Don't let capacity concerns or virtualized servers bog down the performance of your storage systems. Here are 10...
ways to pump up the performance of your storage arrays and networks.
Given the choice between fine-tuning data storage for capacity or for performance, most data storage managers would choose the latter. Tips and tricks to boost storage speed are common, but they're not all equally effective in every environment. A variety of products and technologies do have great potential for many shops, from optimizing server-side access to improving the storage-area network (SAN). We'll look at some effective, but often overlooked, methods to speed up storage system performance.
Networked storage is incredibly complex, requiring a diverse set of hardware and software elements to interoperate smoothly. Not surprisingly, one of the most common causes of slow storage performance is the misconfiguration or actual failure of one or more of these components. Therefore, the first place to look for better performance is in the existing storage I/O stack.

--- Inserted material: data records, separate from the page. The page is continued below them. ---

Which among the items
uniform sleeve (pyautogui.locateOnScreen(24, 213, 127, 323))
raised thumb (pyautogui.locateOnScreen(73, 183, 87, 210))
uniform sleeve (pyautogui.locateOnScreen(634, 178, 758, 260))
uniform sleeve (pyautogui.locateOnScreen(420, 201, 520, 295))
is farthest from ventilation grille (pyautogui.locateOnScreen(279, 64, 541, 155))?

Check server and storage array logs for signs of physical faults; I/O retries, path movement and timeouts along a functional link are sure signs. Try to isolate the failing element, but start with cable-related components. Flaky transceivers and cables are common, and can seriously impact performance while still letting things run well enough to go unnoticed. These items often fail after being physically disturbed, so be especially vigilant after installation, migration or removal of data center equipment.
1. Freshen firmware and drivers
Manufacturers are constantly fixing bugs, and new capabilities can sneak in with software updates. It's wise to stay on top of driver and firmware updates for all components in the storage network, with scheduled and proactive testing, tuning and upgrading. Microsoft Corp. and VMware Inc. have been actively adding new performance features to the storage stacks in Windows and vSphere, often without much fanfare. SMB 2.0 and 2.1, for example, dramatically accelerated Windows file sharing, especially over slower networks. Updates to NTFS and VMFS have also routinely improved performance and scalability. Stay tuned to storage blogs and publications to keep on top of these developments.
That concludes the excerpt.